● **PROBLEM DETAILS**
Copy every line of the data below word for word, omitting the pictures.

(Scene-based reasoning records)
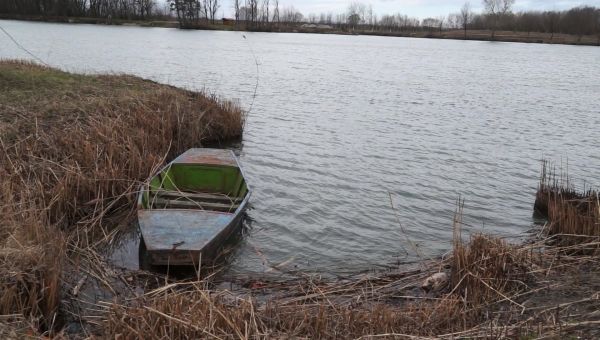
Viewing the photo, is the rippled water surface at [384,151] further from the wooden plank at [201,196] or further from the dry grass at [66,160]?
the dry grass at [66,160]

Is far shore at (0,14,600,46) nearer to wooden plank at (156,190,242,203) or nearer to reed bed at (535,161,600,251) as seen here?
wooden plank at (156,190,242,203)

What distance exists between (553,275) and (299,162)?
7385mm

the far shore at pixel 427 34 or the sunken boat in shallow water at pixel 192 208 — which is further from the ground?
the far shore at pixel 427 34

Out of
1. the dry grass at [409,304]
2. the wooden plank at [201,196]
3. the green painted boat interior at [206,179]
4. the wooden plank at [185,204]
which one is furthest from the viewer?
the green painted boat interior at [206,179]

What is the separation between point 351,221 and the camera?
29.4 feet

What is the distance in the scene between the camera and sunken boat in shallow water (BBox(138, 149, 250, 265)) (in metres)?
6.16

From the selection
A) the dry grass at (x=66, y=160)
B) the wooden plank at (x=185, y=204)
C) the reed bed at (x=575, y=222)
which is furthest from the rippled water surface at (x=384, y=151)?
the dry grass at (x=66, y=160)

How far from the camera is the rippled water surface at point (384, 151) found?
840 centimetres

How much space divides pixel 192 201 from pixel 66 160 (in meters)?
2.13

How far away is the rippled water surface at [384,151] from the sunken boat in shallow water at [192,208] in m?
0.65

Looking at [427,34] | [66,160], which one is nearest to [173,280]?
[66,160]

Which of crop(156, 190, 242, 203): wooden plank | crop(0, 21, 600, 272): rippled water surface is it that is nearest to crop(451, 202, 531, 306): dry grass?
crop(0, 21, 600, 272): rippled water surface

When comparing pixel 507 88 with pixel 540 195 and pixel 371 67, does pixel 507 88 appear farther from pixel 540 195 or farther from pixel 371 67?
pixel 540 195

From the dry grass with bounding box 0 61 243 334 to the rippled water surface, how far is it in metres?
2.00
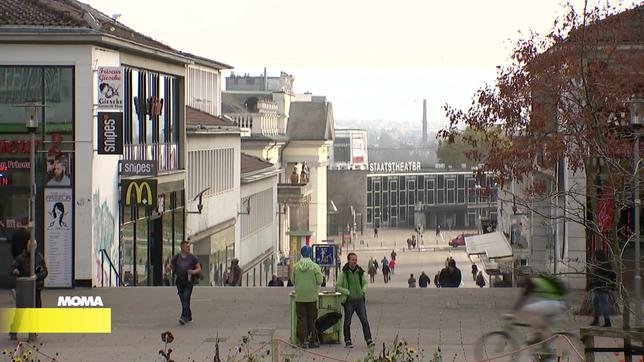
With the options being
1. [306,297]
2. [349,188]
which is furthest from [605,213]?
[349,188]

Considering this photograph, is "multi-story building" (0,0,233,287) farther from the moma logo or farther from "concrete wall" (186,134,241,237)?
"concrete wall" (186,134,241,237)

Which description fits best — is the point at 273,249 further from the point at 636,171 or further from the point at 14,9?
the point at 636,171

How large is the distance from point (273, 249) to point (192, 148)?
31.0 m

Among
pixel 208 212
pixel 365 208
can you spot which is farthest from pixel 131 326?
pixel 365 208

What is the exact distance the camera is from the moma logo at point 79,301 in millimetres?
33281

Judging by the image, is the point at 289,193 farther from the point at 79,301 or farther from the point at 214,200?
the point at 79,301

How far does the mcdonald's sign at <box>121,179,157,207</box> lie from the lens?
40.2m

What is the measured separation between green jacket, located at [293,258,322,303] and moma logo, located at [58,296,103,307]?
9214mm

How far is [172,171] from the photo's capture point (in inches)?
1913

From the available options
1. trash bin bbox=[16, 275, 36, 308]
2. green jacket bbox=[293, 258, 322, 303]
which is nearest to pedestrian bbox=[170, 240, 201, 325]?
trash bin bbox=[16, 275, 36, 308]

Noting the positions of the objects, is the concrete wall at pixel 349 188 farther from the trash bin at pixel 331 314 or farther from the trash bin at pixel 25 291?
the trash bin at pixel 331 314

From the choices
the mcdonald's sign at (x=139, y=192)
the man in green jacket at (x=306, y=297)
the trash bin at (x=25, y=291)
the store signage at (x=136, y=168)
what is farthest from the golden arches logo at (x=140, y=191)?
the man in green jacket at (x=306, y=297)

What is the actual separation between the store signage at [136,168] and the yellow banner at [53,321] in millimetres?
8450

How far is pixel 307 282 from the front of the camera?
24594 mm
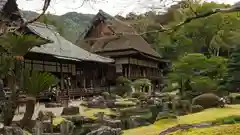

● **RESULT BELOW**
Viewing the photo, is the rippled water surface at [384,151] further from the wooden plank at [201,196] or further from the dry grass at [66,160]?
the dry grass at [66,160]

Is far shore at (0,14,600,46) nearer to wooden plank at (156,190,242,203) or nearer to reed bed at (535,161,600,251) as seen here?
wooden plank at (156,190,242,203)

What distance exists between (553,275) and (299,162)?
7385mm

the far shore at pixel 427 34 or the sunken boat in shallow water at pixel 192 208 — which is further from the ground?
the far shore at pixel 427 34

Out of
1. the dry grass at [409,304]
2. the wooden plank at [201,196]
3. the green painted boat interior at [206,179]
4. the wooden plank at [185,204]
which one is furthest from the viewer?
the green painted boat interior at [206,179]

What is the separation between point 351,221 and the camera?
29.4 feet

What is the distance in the scene between the camera and sunken boat in shallow water (BBox(138, 149, 250, 265)) (in metres)?
6.16

From the selection
A) the dry grass at (x=66, y=160)
B) the wooden plank at (x=185, y=204)
C) the reed bed at (x=575, y=222)
which is furthest from the rippled water surface at (x=384, y=151)?
the dry grass at (x=66, y=160)

How far from the camera is the rippled water surface at point (384, 151) found?
840 centimetres

How much space divides pixel 192 201 from pixel 66 160 (in meters)?
2.13

How far away is the rippled water surface at [384,151] from the sunken boat in shallow water at [192,208] in m?
0.65

Looking at [427,34] | [66,160], which one is nearest to [173,280]?
[66,160]

Which of crop(156, 190, 242, 203): wooden plank | crop(0, 21, 600, 272): rippled water surface is it that is nearest to crop(451, 202, 531, 306): dry grass?
crop(0, 21, 600, 272): rippled water surface

When comparing pixel 507 88 with pixel 540 195 and pixel 371 67, does pixel 507 88 appear farther from pixel 540 195 or farther from pixel 371 67?
pixel 540 195

From the dry grass with bounding box 0 61 243 334 to the rippled water surface, how far is it in metres?
2.00
With the options being
1. [306,297]
2. [349,188]
which is furthest from [605,213]?
[349,188]

Considering this photograph, is "multi-story building" (0,0,233,287) farther from the moma logo or farther from "concrete wall" (186,134,241,237)?
"concrete wall" (186,134,241,237)

Which description fits best — is the point at 273,249 further from the point at 636,171 or further from the point at 14,9?
the point at 636,171

How large is the distance from point (273, 249) to point (192, 148)?
31.0 m

Among
pixel 208 212
pixel 365 208
can you spot which is farthest from pixel 131 326?
pixel 365 208

What is the exact distance the camera is from the moma logo at point 79,301 in millimetres?
33281

Judging by the image, is the point at 289,193 farther from the point at 79,301 or farther from the point at 214,200?
the point at 79,301

How far does the mcdonald's sign at <box>121,179,157,207</box> lie from the lens?
40.2m

What is the measured separation between green jacket, located at [293,258,322,303] and moma logo, located at [58,296,103,307]?
9214mm

How far is [172,171] from the photo's capture point (in inches)?
1913

From the available options
1. trash bin bbox=[16, 275, 36, 308]
2. green jacket bbox=[293, 258, 322, 303]
which is nearest to pedestrian bbox=[170, 240, 201, 325]?
trash bin bbox=[16, 275, 36, 308]

Noting the positions of the objects, is the concrete wall at pixel 349 188 farther from the trash bin at pixel 331 314 or farther from the trash bin at pixel 25 291?
the trash bin at pixel 331 314

From the choices
the mcdonald's sign at (x=139, y=192)
the man in green jacket at (x=306, y=297)
the trash bin at (x=25, y=291)
the store signage at (x=136, y=168)
what is farthest from the golden arches logo at (x=140, y=191)?
the man in green jacket at (x=306, y=297)

What is the actual separation between the store signage at [136,168] and the yellow banner at [53,321] in millimetres?
8450

How far is pixel 307 282 from the front of the camera?
24594 mm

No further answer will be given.